## Document extract

────────

The quality of my vote will not be better for having endured "Fahrenheit 9/11" or the Swift Boat Veterans for Truth. Whatever amusement or outrage I may have felt for my exposure to those nattering nabobs of negativity - I waited 35 years for a chance to use that phrase - they did not enhance the quality of my deliberations. Is it because they were nasty? No. It is because they missed an opportunity. And that brings us to the first text of the day. (Eruvin 13b)
This text is the bane of the orthodox world's existence because it is used with abandon by non-orthodox Jews who mostly don't know what they are talking about. So I quote it to you in its fullness, albeit in translation, so that there is no confusion.
For three years there was a dispute between the disciples of Shammai and the disciples of Hillel, the former asserting, "Halakha follows our teaching" and the latter asserting, "Halakha follows our teaching." Then a voice from heaven came forth and said, "Eilu v'eilu divrei elohim chayim; both these and those are the words of the Living God - but halakha follows the teachings of the disciples of Hillel."
The Talmud then asks the obvious question: Since both are the words of the Living God, on what basis did the disciples of Hillel merit halakha agreeing with their teachings? Because they were kindly and modest, they studied their own rulings and those of the disciples of Shammai, even mentioning the words of the disciples of Shammai before their own.

────────

## Entries drawn from a collection
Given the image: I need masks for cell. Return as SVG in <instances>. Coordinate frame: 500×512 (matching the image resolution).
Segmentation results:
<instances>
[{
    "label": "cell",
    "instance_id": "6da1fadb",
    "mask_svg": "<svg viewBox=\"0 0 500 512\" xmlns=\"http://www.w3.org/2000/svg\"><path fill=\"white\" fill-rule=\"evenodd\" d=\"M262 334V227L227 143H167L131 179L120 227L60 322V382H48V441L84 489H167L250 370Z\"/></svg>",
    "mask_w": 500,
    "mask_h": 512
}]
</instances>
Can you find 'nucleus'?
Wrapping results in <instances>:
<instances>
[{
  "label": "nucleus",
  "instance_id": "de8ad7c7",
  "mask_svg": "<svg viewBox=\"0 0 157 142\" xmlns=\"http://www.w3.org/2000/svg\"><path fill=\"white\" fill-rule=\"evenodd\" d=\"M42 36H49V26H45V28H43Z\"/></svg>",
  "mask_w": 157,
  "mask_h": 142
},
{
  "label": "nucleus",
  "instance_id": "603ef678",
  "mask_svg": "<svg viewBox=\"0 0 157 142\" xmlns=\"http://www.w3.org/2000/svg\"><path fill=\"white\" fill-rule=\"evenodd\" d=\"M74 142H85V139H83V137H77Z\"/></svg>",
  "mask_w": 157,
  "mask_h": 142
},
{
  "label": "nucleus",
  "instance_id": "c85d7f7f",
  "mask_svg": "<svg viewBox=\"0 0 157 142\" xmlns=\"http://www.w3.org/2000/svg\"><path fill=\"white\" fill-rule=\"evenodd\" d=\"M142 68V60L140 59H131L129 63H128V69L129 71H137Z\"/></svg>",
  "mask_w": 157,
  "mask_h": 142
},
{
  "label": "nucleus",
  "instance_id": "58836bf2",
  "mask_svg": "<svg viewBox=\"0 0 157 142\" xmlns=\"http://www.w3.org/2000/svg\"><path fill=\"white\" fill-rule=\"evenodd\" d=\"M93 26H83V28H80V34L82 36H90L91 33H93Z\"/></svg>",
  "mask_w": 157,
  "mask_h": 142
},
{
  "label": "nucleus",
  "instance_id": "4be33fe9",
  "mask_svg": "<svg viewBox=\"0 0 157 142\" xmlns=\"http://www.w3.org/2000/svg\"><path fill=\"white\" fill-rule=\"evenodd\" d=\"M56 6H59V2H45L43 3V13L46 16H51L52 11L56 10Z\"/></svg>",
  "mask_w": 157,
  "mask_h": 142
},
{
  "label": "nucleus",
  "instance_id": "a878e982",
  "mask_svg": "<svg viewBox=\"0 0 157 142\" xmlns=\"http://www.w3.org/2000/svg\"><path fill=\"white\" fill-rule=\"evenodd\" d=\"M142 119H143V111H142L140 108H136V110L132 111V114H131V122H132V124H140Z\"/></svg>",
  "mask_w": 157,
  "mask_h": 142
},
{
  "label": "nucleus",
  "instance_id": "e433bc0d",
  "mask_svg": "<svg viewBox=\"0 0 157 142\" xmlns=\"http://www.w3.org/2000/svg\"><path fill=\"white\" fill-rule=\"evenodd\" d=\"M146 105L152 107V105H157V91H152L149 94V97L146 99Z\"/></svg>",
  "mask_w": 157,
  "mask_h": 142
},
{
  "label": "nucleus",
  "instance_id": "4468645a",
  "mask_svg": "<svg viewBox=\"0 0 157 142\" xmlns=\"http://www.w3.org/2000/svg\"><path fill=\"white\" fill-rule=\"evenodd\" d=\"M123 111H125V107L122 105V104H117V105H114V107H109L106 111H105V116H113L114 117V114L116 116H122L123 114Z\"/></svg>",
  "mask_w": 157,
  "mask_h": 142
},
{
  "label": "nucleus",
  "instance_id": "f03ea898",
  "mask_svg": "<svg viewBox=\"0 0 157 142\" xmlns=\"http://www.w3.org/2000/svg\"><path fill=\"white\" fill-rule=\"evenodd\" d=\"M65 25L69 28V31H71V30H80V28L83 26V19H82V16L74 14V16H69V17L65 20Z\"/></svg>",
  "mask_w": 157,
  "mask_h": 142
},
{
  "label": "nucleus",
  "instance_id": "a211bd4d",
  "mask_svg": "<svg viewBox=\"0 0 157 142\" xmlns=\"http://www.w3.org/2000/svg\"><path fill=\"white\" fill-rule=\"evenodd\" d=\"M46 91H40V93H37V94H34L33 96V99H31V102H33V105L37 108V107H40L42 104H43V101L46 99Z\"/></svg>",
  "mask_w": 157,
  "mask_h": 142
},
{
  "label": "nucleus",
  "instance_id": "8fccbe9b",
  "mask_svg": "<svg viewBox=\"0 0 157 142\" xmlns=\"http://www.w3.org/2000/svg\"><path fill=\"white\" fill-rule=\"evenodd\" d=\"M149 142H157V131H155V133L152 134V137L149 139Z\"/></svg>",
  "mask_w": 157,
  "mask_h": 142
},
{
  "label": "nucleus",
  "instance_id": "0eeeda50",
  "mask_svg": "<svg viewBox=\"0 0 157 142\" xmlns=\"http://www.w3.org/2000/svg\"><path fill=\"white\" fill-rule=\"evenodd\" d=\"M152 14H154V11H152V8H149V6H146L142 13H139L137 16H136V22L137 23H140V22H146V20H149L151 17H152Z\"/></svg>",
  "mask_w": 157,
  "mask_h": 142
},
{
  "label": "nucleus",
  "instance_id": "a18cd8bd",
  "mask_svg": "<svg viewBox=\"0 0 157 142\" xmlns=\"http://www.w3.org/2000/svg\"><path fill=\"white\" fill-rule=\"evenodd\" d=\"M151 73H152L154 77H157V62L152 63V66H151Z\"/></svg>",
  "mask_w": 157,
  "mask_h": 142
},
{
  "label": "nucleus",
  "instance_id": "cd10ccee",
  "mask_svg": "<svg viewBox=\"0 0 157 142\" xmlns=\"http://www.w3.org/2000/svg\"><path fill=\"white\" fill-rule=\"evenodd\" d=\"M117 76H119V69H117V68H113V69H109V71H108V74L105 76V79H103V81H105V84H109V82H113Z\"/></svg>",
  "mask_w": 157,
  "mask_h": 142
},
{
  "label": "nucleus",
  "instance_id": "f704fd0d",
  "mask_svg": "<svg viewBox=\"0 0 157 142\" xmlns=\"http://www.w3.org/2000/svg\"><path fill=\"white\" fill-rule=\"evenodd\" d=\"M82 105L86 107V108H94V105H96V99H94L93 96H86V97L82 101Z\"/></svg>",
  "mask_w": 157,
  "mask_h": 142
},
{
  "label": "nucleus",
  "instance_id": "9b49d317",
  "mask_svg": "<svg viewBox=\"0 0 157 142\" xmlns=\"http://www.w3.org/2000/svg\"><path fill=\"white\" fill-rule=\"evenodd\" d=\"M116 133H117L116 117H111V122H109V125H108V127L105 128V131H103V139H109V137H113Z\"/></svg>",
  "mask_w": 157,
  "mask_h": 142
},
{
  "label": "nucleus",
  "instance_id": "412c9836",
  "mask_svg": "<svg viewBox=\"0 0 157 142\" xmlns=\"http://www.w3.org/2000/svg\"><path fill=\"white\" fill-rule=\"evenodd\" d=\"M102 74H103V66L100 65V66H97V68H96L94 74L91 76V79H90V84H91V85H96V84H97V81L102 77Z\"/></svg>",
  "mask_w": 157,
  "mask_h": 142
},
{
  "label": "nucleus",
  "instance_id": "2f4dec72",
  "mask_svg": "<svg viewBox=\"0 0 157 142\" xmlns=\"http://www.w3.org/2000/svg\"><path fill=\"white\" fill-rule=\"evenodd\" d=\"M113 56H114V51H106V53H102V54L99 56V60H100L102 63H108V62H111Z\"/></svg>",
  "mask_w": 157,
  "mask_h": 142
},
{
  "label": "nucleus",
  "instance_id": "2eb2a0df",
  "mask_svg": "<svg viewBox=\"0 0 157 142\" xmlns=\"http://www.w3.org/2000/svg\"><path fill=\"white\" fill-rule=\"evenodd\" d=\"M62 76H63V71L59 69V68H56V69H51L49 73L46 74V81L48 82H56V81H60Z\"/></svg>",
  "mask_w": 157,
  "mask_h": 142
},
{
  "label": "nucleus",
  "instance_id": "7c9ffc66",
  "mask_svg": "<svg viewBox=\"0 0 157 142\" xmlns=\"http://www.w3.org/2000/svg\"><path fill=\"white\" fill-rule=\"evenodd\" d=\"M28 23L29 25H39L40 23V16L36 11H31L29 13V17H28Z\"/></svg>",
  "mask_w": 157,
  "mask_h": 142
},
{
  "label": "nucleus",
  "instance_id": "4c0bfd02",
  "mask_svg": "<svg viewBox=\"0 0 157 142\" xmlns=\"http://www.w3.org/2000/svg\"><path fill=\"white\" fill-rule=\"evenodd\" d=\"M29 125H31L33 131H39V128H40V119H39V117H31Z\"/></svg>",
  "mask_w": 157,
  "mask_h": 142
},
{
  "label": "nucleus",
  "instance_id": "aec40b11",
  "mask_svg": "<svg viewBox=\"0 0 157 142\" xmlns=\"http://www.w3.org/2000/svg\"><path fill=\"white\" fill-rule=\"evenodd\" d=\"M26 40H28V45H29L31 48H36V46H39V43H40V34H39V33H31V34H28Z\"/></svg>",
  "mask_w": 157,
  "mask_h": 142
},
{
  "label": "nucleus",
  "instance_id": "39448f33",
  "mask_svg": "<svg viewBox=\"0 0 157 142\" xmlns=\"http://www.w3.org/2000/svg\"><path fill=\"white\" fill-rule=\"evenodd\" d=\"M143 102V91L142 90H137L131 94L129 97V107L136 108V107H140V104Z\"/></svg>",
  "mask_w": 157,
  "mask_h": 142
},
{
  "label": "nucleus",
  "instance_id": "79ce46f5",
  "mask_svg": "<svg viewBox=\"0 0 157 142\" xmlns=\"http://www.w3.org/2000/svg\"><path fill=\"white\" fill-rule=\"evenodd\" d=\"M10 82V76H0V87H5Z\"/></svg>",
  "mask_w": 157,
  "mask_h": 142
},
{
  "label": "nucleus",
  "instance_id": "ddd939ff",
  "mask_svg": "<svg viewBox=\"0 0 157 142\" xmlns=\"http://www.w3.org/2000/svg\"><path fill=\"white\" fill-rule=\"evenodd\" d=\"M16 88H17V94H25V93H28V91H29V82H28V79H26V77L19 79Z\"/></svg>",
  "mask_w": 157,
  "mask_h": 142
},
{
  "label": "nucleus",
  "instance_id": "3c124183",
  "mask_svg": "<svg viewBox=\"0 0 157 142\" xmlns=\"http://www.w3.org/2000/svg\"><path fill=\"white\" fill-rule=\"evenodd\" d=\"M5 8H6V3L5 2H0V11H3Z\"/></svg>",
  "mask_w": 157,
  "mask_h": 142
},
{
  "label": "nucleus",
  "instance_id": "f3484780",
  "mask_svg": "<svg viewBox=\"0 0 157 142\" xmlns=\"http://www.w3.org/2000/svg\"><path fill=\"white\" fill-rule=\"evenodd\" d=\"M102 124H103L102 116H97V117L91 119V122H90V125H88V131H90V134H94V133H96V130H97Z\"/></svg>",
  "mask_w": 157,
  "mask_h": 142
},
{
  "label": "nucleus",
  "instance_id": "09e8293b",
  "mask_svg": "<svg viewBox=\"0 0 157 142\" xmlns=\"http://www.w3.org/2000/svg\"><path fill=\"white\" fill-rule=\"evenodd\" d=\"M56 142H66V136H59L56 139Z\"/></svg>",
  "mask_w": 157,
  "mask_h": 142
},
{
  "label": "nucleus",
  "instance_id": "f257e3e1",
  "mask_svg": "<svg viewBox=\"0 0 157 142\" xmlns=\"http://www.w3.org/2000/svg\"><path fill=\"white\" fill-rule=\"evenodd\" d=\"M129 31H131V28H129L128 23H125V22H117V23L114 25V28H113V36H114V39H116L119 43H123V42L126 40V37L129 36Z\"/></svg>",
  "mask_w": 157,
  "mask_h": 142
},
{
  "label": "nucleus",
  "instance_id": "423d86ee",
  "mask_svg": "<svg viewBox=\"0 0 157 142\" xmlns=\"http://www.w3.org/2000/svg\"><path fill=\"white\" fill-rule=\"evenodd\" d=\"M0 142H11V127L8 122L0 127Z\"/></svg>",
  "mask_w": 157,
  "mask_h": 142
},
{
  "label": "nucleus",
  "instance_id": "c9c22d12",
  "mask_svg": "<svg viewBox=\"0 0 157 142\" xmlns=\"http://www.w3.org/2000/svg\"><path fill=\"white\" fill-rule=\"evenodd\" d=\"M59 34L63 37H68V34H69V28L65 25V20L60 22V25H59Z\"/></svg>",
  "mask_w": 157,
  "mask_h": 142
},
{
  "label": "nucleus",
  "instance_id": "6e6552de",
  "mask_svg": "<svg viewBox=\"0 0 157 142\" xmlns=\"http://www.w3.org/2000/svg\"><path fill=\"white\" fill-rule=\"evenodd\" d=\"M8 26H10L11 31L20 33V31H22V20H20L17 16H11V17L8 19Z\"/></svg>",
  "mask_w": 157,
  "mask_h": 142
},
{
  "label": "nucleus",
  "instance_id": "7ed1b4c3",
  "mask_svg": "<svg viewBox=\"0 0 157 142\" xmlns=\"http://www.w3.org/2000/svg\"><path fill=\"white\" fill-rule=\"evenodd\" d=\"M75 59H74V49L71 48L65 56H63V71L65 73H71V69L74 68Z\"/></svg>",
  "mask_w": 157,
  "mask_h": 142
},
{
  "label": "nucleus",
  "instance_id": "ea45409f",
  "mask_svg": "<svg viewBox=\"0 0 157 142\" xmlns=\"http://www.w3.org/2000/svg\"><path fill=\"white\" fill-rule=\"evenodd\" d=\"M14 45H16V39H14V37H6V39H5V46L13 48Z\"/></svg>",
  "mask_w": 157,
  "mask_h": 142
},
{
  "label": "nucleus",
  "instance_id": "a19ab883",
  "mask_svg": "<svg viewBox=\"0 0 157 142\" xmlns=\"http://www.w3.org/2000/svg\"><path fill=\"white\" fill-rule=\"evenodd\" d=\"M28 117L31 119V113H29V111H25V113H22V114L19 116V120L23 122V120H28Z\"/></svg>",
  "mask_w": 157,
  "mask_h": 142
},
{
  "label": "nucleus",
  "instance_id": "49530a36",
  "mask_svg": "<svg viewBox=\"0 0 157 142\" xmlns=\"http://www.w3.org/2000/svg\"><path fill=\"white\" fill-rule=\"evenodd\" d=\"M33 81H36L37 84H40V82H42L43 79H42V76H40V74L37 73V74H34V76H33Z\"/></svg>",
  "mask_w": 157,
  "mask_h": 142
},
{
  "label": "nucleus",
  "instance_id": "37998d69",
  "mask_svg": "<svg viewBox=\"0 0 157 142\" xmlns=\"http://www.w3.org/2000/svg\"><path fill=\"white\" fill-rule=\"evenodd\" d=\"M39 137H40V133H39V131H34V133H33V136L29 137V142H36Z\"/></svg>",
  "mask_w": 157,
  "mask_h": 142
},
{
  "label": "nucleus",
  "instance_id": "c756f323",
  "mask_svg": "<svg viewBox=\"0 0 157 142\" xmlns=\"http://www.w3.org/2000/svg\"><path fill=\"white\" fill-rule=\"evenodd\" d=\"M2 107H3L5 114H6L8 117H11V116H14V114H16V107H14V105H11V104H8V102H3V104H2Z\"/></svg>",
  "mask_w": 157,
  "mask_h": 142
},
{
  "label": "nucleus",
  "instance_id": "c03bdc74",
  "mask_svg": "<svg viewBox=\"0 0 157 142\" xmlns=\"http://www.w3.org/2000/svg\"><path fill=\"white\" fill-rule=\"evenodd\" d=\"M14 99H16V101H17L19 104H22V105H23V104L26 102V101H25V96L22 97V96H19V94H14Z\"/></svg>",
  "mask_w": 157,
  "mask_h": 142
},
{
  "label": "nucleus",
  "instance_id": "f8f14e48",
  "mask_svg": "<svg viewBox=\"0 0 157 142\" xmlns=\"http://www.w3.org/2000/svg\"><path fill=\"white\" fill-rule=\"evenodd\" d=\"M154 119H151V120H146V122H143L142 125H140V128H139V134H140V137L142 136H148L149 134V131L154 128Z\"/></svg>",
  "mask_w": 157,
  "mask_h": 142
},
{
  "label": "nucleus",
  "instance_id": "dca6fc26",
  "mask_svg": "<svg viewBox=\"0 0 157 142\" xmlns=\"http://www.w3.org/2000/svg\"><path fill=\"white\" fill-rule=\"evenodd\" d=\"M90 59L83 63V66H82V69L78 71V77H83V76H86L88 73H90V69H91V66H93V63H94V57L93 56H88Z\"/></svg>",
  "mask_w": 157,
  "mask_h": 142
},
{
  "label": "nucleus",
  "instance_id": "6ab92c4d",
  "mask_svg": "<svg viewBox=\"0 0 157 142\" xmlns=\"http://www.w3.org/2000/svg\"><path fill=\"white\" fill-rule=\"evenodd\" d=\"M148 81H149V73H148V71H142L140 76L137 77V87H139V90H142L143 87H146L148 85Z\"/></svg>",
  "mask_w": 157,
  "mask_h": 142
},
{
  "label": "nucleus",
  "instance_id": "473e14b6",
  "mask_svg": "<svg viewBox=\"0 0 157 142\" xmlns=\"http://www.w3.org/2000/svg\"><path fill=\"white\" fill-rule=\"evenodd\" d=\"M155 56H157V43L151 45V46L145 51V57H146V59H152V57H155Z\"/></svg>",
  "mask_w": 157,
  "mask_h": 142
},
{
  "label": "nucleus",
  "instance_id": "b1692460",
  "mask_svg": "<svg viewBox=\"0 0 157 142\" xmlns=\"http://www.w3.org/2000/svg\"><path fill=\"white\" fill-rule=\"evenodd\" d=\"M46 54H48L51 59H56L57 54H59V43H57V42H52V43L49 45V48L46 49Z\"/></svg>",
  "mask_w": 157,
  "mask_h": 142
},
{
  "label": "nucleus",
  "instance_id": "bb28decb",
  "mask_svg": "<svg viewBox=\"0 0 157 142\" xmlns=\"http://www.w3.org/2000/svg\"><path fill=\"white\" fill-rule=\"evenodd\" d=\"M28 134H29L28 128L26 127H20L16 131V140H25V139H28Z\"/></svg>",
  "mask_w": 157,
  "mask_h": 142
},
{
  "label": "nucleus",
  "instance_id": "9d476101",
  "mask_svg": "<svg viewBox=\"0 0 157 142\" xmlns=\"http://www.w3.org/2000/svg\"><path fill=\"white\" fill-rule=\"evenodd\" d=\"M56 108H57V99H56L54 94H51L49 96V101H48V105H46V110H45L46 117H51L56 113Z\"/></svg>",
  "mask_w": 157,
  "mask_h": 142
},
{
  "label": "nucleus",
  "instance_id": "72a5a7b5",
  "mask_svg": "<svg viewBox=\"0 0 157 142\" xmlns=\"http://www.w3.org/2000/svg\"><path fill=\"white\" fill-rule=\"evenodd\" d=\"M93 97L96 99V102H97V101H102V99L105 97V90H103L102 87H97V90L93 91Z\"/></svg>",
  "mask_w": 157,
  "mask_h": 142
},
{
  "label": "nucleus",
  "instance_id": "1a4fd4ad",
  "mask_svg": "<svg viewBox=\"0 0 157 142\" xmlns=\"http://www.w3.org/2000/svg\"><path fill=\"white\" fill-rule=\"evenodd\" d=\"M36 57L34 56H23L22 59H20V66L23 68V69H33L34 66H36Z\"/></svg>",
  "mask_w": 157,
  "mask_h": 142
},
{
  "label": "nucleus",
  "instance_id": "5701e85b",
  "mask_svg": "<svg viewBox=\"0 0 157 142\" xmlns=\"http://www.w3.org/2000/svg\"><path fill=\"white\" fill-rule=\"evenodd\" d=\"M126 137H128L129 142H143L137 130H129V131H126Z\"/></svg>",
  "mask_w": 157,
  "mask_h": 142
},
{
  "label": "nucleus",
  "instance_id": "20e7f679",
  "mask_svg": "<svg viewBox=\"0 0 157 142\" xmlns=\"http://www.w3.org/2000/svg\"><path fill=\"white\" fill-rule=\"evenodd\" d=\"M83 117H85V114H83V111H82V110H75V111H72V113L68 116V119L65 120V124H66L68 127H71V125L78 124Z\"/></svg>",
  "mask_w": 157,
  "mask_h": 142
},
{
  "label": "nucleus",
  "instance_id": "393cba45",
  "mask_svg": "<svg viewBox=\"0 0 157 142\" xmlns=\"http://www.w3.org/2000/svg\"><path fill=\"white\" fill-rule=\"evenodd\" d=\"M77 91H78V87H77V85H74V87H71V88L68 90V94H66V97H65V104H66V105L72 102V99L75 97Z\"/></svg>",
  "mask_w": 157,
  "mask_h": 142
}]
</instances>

────────

## Problem 1
According to the excerpt on Eruvin 13b, how long did the dispute between the disciples of Shammai and the disciples of Hillel last?
## Problem 2
From the excerpt on Eruvin 13b, please reproduce the passage that starts with the words "The quality of my vote" and ends after "day. (Eruvin 13b)", substituting "delight" for "amusement".

## Output 1
Three years.

## Output 2
The quality of my vote will not be better for having endured "Fahrenheit 9/11" or the Swift Boat Veterans for Truth. Whatever delight or outrage I may have felt for my exposure to those nattering nabobs of negativity - I waited 35 years for a chance to use that phrase - they did not enhance the quality of my deliberations. Is it because they were nasty? No. It is because they missed an opportunity. And that brings us to the first text of the day. (Eruvin 13b)